You are on page 1of 2

Alice in Wonderland

Script adapted by Amu, Josh, Camille, Shams, Dan, and Tetelo.
We are in a garden; there is a large white rose-tree on stage right. There is a FLAMINGO standing in
a pond downstage left. He looks miserable, his head lolled. Enter two gardeners as cards; FIVE and
SEVEN. They are carrying red paint and paint-brushes. They begin painting the white roses red. This
startles FLAMINGO – waking him from his miserable stupor.

FLAMINGO: Oh stickle-bats! Here come those clumsy idiots, the Queen’s gardeners.
There’s definitely no Royal Flush!
[One of the gardeners jump suddenly]
SEVEN: Look out now, FIVE! Don’t go splashing paint over me like that!
FIVE: [Sulkingly] I couldn’t help it – you jogged my elbow!
SEVEN: Oh yeah, that’s right, FIVE – it’s always somebody else’s fault isn’t it?
[ALICE creeps into the garden on stage left]
FIVE: You’d better not talk! I heard the Queen say just yesterday that you deserved
to be beheaded.
SEVEN: That’s none of your business, FIVE!

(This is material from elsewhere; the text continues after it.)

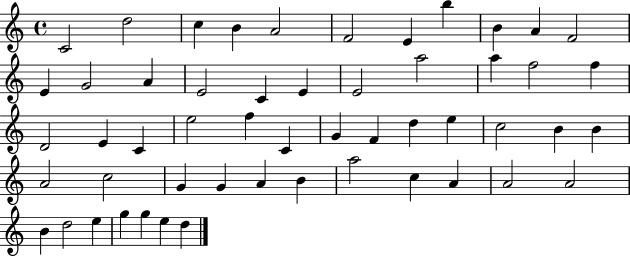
C4/h D5/h C5/q B4/q A4/h F4/h E4/q B5/q B4/q A4/q F4/h E4/q G4/h A4/q E4/h C4/q E4/q E4/h A5/h A5/q F5/h F5/q D4/h E4/q C4/q E5/h F5/q C4/q G4/q F4/q D5/q E5/q C5/h B4/q B4/q A4/h C5/h G4/q G4/q A4/q B4/q A5/h C5/q A4/q A4/h A4/h B4/q D5/h E5/q G5/q G5/q E5/q D5/q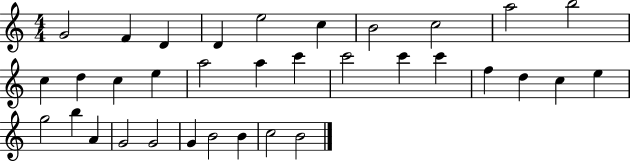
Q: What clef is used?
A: treble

FIVE: Oh yes, it is! And I’ll say it again! You brought the Queen tulip-roots instead
of onions – and so the Queen said you should be beheaded. So there!

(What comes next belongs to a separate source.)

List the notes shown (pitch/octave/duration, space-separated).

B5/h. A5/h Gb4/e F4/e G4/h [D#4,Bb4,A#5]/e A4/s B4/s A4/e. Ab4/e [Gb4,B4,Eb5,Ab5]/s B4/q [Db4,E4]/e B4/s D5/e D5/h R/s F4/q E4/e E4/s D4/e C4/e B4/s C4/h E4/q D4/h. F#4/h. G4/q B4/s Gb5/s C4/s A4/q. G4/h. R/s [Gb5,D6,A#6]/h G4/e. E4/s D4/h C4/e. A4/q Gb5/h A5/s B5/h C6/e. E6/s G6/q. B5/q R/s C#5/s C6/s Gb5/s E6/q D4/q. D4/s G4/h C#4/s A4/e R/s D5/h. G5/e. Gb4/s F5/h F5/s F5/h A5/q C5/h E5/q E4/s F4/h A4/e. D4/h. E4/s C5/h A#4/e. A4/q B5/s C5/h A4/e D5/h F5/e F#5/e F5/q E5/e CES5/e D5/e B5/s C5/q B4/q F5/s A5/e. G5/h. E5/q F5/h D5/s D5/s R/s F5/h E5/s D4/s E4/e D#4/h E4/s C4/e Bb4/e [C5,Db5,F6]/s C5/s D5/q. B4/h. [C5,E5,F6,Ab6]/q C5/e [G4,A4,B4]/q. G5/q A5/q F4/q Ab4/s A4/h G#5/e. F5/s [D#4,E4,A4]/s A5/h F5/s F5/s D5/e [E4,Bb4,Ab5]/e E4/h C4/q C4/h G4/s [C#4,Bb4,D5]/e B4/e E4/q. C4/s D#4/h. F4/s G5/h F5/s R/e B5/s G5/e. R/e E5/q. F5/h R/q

[SEVEN throws down his brush, ready for a fight, when he sees ALICE and suddenly stops. FIVE
notices this and turns to see ALICE now standing in plain view.]

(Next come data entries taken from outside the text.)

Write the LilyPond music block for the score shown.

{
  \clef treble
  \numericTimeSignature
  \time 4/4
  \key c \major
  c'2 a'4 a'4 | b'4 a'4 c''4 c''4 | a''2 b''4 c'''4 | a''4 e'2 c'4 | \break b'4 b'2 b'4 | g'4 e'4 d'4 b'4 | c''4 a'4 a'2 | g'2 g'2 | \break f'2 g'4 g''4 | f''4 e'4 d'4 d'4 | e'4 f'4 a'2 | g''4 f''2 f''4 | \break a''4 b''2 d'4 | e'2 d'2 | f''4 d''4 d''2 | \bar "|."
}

ALICE: [Rather surprised by this] Would you tell me please, why you are painting
those roses?
FIVE: Why the fact is, you see, Miss, this here ought to have been a red rose-tree and
we put a white one in by mistake; and if the Queen was to find out, we should both
have our heads cut off, you know. So you see, Miss, we[re doing or best, afore she
comes, to –
SEVEN: The Queen! The Queen!
FLAMINGO: Oh bugger. Here comes the heartless Queen of Hearts (oh, the irony) and her
shuffling deck of guards. . .
[Queen enters with RABBIT alongside her, and her implied entourage]
FLAMINGO: Oh look! She’s got herself a ‘watch’-dog!
RABBIT: [Nervously tapping his watch] Everyday I’m shuffling! Shuffling for the Queen!
[The two gardeners lie flat on their faces in a ‘bow’.]
FLAMINGO: Oh, you’ve got to be kidding! What good is a procession, if everyone has to
lie down as it comes past so that they can’t see it?
[ALICE appears to register with the FLAMINGO’s thoughts as if she heard them]
QUEEN: [Noticing ALICE for the first time] Who is this?
[RABBIT moves to respond, but is cut off before he can]
Idiot! What’s your name child?
[ALICE moves to answer, but is too, cut off.]
Oh! It matters not. Who are these, lying around my rose-tree? [Looks to ALICE] Oh!
How would you know? I see what they’ve done. They’re painting my rose-tree! Off
with their heads!
ALICE: No! You can’t do that!
QUEEN: What?! Who is this?! Off with her head!
RABBIT: Oh but, your Majesty, she’s only a child!
QUEEN: Oh, in that case, come play croquet with me. Will someone please get these
mops off the floor?! I don’t care who they are.
FLAMINGO: Oh hell. It’s croquet. . .
[Everyone freezes excepting ALICE, who addresses the audience.]
ALICE: What a strange way
To play croquet.
All the furrows and ridges,
Cards and guards bent backwards like bridges.
This FLAMINGO is a mallet?
Why, look out, his head keeps falling!
The hedgehog keeps crawling!
Stop lolling your head,
Do you want to be dead?

This is a very difficult game indeed.